People who are still mostly stuck at home are sitting for much too long, practicing bad pasture, overeating and not exercising in a way to improve spine health. Stretching and resistance training that focuses on core strengthening is ideal for the “core muscles” that make up the abdomen and lower back, he says.
“My patients are sitting for extended hours at a time, and we know from research that sitting for more than five hours really increases the risk of low back pain,” said Dr. Tolchin. “Too much sitting also increases the risk of obesity, diabetes and heart disease. But from the standpoint of low back pain, people are now spending more time sitting and they’re not getting up like they would in the workplace and moving around the workstation or moving around the office. So, they’re sitting for hours on end.”

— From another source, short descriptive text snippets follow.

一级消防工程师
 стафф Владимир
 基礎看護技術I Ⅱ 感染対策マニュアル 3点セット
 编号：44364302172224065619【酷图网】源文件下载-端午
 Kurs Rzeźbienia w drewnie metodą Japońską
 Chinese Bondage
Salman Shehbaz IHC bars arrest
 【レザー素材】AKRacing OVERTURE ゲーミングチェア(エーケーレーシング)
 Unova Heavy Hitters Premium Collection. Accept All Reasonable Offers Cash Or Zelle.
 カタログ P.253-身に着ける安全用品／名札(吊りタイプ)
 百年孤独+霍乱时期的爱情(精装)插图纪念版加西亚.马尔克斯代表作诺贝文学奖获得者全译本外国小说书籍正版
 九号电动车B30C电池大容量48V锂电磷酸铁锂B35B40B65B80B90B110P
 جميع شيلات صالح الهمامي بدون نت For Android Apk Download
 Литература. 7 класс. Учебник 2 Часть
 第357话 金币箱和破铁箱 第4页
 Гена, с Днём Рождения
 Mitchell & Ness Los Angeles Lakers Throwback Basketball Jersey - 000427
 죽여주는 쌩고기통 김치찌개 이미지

Those still working from home may opt for dining room chairs or other household furniture that are not nearly as ergonomic as office desk chairs. And then, he adds, people tend to move to the sofa later in the day and watch television for a few more hours.
Brisk walking, jogging or cycling are the ideal aerobic exercises. But core strengthening is essential for spine health. Working out core muscles can contribute to improved spine health, offer better protection from lumbar stress fractures or other serious back injuries. When these core muscles contract, they stabilize the spine, pelvis and shoulder girdle — and create a solid base of support. And that’s important for performing everyday activities, not just organized sports.
Social Isolation and the Pain Factor
“When we first started with the COVID-19 pandemic, people were getting out,” said Dr. Tolchin. “They were walking more; they were going around their neighborhoods; they were exercising. With the continuing issues of isolation, I think people are doing it less than they were. They started out well, but I’m seeing a tapering off of exercising. Gyms are limited, in terms of their hours and new space restrictions, and people may be also scared to go back to the gyms because of the risk of virus transmission.”
Back and neck pain can affect people of all ages, but people older than 60 tend to also have issues with degenerative spinal issues that are common with aging. Additionally, the social isolation from the pandemic is increasing their back pain.
“Social isolation enhances the pain factor,” explains Dr. Tolchin. “They may have had underlying degenerative disc changes or spinal stenosis or the common things we find in the elderly age group. However, they’re not getting out now, so they’re isolated socially and they’re not seeing their families — and their families are a bit still afraid to go visit them. This can increase feelings of anxiety or depression which can heighten the pain experience. So, they feel isolated and start reflecting more on that pain. You start to somaticize a little bit more on the pain because you’re not going anywhere and you’re not seeing people.”
Here are the top risk factors for back pain:
Aging. Wear and tear on the spine over the years can produce conditions, such as disc degeneration and spinal stenosis, that produce neck and back pain. People 30 to 60 years old are more likely to have disc-related disorders, while those over age 60 are more likely to have pain related to osteoarthritis.
Genetics. Certain types of spinal disorders have a genetic component, including degenerative disc disease.
Occupational hazards. Any job that requires repetitive bending and lifting has a high incidence of back injury, such as construction workers. Jobs that require long hours of standing without a break or sitting in a chair that does not support the back well also puts the person at greater risk.
Sedentary lifestyle. Lack of regular exercise increases risks for occurrence of lower back pain and increases the likely severity of the pain.
Excess weight. Being overweight increases stress on the lower back.
Adds Dr. Tolchin: “On World Spine Day, the message is to try to get people to be more aware of posture and exercise and weight management, and whatever else they can do for improving spine health.”